Садья скакала рядом с Эйдрианом в окружении гвардейцев Бригады Непобедимых, эскортирующих их от самого Палмариса, не обращая особого внимания на ликующий народ. Чтобы убедиться, что Эйдриану ничто не угрожает, еще до начала парада в деревню вошли два десятка королевских солдат. Остальные, общей численностью более трехсот человек, маршировали позади короля и его ближайшего окружения под барабанный бой, гулко разносившийся в холодном зимнем воздухе.
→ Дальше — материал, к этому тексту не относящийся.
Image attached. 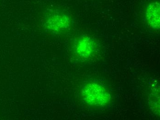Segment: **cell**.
<instances>
[{
    "instance_id": "7a4b0ae2",
    "label": "cell",
    "mask_w": 160,
    "mask_h": 120,
    "mask_svg": "<svg viewBox=\"0 0 160 120\" xmlns=\"http://www.w3.org/2000/svg\"><path fill=\"white\" fill-rule=\"evenodd\" d=\"M70 25V18L67 15L55 12L47 16L45 26L48 30L58 33L67 29Z\"/></svg>"
},
{
    "instance_id": "277c9868",
    "label": "cell",
    "mask_w": 160,
    "mask_h": 120,
    "mask_svg": "<svg viewBox=\"0 0 160 120\" xmlns=\"http://www.w3.org/2000/svg\"><path fill=\"white\" fill-rule=\"evenodd\" d=\"M160 4L158 2L148 5L146 12L149 26L153 29H159L160 25Z\"/></svg>"
},
{
    "instance_id": "3957f363",
    "label": "cell",
    "mask_w": 160,
    "mask_h": 120,
    "mask_svg": "<svg viewBox=\"0 0 160 120\" xmlns=\"http://www.w3.org/2000/svg\"><path fill=\"white\" fill-rule=\"evenodd\" d=\"M94 49V45L91 39L88 37H82L75 44V52L77 55L83 58L91 56Z\"/></svg>"
},
{
    "instance_id": "6da1fadb",
    "label": "cell",
    "mask_w": 160,
    "mask_h": 120,
    "mask_svg": "<svg viewBox=\"0 0 160 120\" xmlns=\"http://www.w3.org/2000/svg\"><path fill=\"white\" fill-rule=\"evenodd\" d=\"M82 94L85 102L93 107H104L111 100V96L107 90L96 82H90L84 86Z\"/></svg>"
}]
</instances>
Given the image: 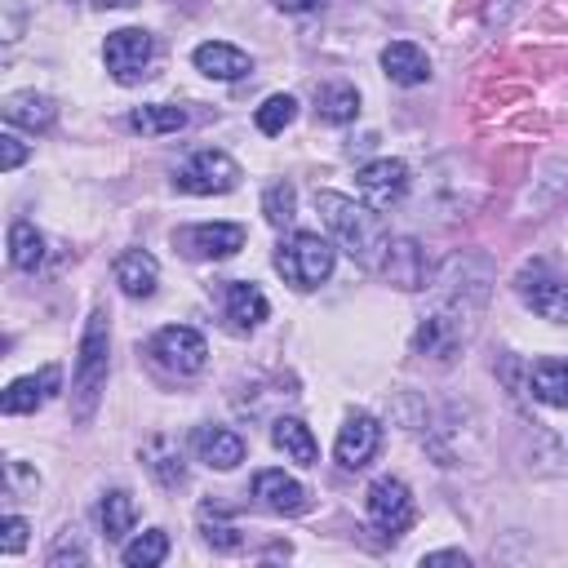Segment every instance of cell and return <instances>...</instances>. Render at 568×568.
Listing matches in <instances>:
<instances>
[{
  "label": "cell",
  "instance_id": "11",
  "mask_svg": "<svg viewBox=\"0 0 568 568\" xmlns=\"http://www.w3.org/2000/svg\"><path fill=\"white\" fill-rule=\"evenodd\" d=\"M377 448H382V426H377V417H373V413H351V417L342 422V430H337L333 457H337V466L359 470V466L373 462Z\"/></svg>",
  "mask_w": 568,
  "mask_h": 568
},
{
  "label": "cell",
  "instance_id": "26",
  "mask_svg": "<svg viewBox=\"0 0 568 568\" xmlns=\"http://www.w3.org/2000/svg\"><path fill=\"white\" fill-rule=\"evenodd\" d=\"M315 115L324 124H351L359 115V93L351 84H324L315 93Z\"/></svg>",
  "mask_w": 568,
  "mask_h": 568
},
{
  "label": "cell",
  "instance_id": "32",
  "mask_svg": "<svg viewBox=\"0 0 568 568\" xmlns=\"http://www.w3.org/2000/svg\"><path fill=\"white\" fill-rule=\"evenodd\" d=\"M0 532H4V537H0V550H4V555H18V550L27 546V519H22V515H4Z\"/></svg>",
  "mask_w": 568,
  "mask_h": 568
},
{
  "label": "cell",
  "instance_id": "13",
  "mask_svg": "<svg viewBox=\"0 0 568 568\" xmlns=\"http://www.w3.org/2000/svg\"><path fill=\"white\" fill-rule=\"evenodd\" d=\"M253 497H257L266 510H275V515H302V510L311 506V493H306L293 475H284V470H257Z\"/></svg>",
  "mask_w": 568,
  "mask_h": 568
},
{
  "label": "cell",
  "instance_id": "22",
  "mask_svg": "<svg viewBox=\"0 0 568 568\" xmlns=\"http://www.w3.org/2000/svg\"><path fill=\"white\" fill-rule=\"evenodd\" d=\"M142 462H146V470L155 475V484H160V488H178V484L186 479V466H182V448H178V439H169V435H155V439H146V448H142Z\"/></svg>",
  "mask_w": 568,
  "mask_h": 568
},
{
  "label": "cell",
  "instance_id": "12",
  "mask_svg": "<svg viewBox=\"0 0 568 568\" xmlns=\"http://www.w3.org/2000/svg\"><path fill=\"white\" fill-rule=\"evenodd\" d=\"M58 382H62L58 364H44L40 373H27V377L9 382V390H4L0 408H4L9 417H18V413H36L40 404H49V399L58 395Z\"/></svg>",
  "mask_w": 568,
  "mask_h": 568
},
{
  "label": "cell",
  "instance_id": "5",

Эйдриан наслаждался всем происходящим. Таким сияющим женщина еще никогда его не видела. Они, конечно, уже успели пройти через несколько деревень и небольших городков с такой же помпой, как сейчас, но здесь все было иначе, поняла певица. В этой деревне Эйдриан приобрел первый опыт общения с людьми после того, как сбежал от тол'алфар и изучил язык Хонсе-Бира. Именно здесь за очень короткое время из своенравного мальчишки он превратился в героя, защитника окрестных деревень; и вот теперь вернулся сюда как герой, завоевавший все королевство.
В этот момент он казался Садье прекрасным — с раскрасневшимся от холода и гордости лицом и яркими алыми губами, подчеркивающими очарование выразительных голубых глаз. Он ехал без шлема, откинув капюшон тяжелого плаща, и великолепные золотистые волосы короля развевались над его головой. Женщине он казался как никогда полным жизни и энергии. Поистине, Эйдриан был король во всех значениях этого слова, и лишь оттого, что она просто находилась рядом с ним, по ее спине пробегала дрожь.
Певица все еще не сводила с него взгляда, когда они добрались до конца улицы, и Эйдриан спешился, чтобы встретить старейшин деревни. Он обвел их взглядом, и по блеску его глаз Садья поняла, что некоторые были ему знакомы.
— Эй, парень, я гляжу, ты неплохо использовал меч старого Румпара! — воскликнул какой-то старик, и все остальные засмеялись.
Но тут же смолкли под холодным взглядом Эйдриана.
Медленно, очень медленно он вытащил из ножен Ураган и вскинул его высоко в воздух. От одного вида меча стоящие рядом люди, а за ними и все остальные пораскрывали рты, а уж когда сверкающий клинок охватило пламя, восторгу собравшихся не было предела.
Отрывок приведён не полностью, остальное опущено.